On August 13, 2005, the National Hurricane Advisory Center issued the first advisory for the season’s 11th tropical storm. On August 28, Hurricane Katrina reached a Category 5 status.

Back in 2005, I was living with my parents and brother in Madison, MS. If you draw a line through the state, we would be near the line. My brother received a full scholarship to a few universities, one being the University of New Orleans. 

August 29, 2005 was a warm, clear day. It was sunny with a slight breeze.  The day Hurricane Katrina hit was a pleasant one. Even in central Mississippi, we were bracing for a hit.  All of the local schools were shut down in preparation. My family and I kept checking the weather for updates. The highways were full of evacuees. The stores were empty of supplies.

On television, we watched people evacuate from New Orleans. We saw worried parents go pick up their students in the Big Easy. Tulane University called my dad to ask if he could help them relocate some of their students.

The night Hurricane Katrina was to make landfall, everyone felt uneasy.  So many people decided to stay instead of evacuating but this storm felt different. The electricity in Madison went out so we could not get our updates from the news television channel. (Guys, it was 2005.) We listened to the radio. I sighed a huge sigh of relief when the radio announced that the storm had turned and become weaker. It was now a Category 3. I was still concerned. I had no idea how hard it would be.

The next morning, my family and I rushed to the car to listen to the radio.  We had endless announcements that everywhere nearby was out of water and gas. Our mayor gave a speech.  Then the Mississippi Governor spoke and said southern Mississippi was devastated. More than 60% of single-family dwellings were destroyed or inhabitable in the southern half of Mississippi.  

The news said that New Orleans was flooded. Eighty percent of the city flooded. We were told the levees did not hold and some of the city’s pumps had failed or were not working. They were getting images from the International Space Station showing the devastation. Most of the 350 miles of levees survived the storm. In fact, the levees were built to withstand a Category 3 storm. However, nearly all of the levees that were breached were compromised before the storm due to construction failures.  
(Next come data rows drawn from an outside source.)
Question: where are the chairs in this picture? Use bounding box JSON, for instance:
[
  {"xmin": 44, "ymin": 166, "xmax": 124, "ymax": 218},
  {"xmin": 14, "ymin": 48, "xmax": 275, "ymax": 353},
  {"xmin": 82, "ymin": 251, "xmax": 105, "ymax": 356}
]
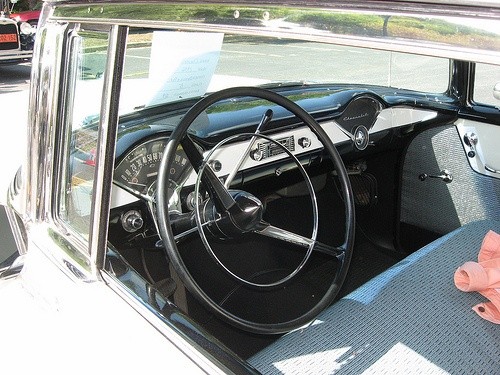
[{"xmin": 246, "ymin": 220, "xmax": 500, "ymax": 375}]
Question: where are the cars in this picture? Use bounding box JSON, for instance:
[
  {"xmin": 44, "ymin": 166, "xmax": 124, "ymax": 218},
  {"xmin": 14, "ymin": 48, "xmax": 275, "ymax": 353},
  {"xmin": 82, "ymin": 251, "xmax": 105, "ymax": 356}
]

We drove to the mall where we watched the evacuations in horror. This was the United States. How could our American citizens be in this position? I was waiting for a huge rescue effort. There were people stranded on roofs waving at the news helicopters for help. The Cajun Navy, a group of concerned Louisiana citizens with boats, organized and began rescuing citizens.
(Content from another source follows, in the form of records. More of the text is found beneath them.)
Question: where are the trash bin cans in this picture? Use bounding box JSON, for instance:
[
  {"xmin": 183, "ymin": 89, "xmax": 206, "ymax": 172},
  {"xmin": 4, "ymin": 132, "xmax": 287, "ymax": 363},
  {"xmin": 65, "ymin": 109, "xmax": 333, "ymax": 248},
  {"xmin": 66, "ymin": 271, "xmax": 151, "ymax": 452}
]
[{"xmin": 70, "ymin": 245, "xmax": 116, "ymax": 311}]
The news showed images of children and the elderly stranded. Some at the Superdome and some at their homes. I can’t imagine what they saw in the water. They showed people stealing televisions. The news showed a former president’s wife saying, “And so many of the people in the arena here, you know, were underprivileged anyway, so this is working very well for them.”

It was such a heart-wrenching disaster.  I wanted to help but I didn’t know how. Those were/are my people but I felt so helpless.

Hurricane Katrina caused more than $125 billion in damages and took the lives of 1,836 people.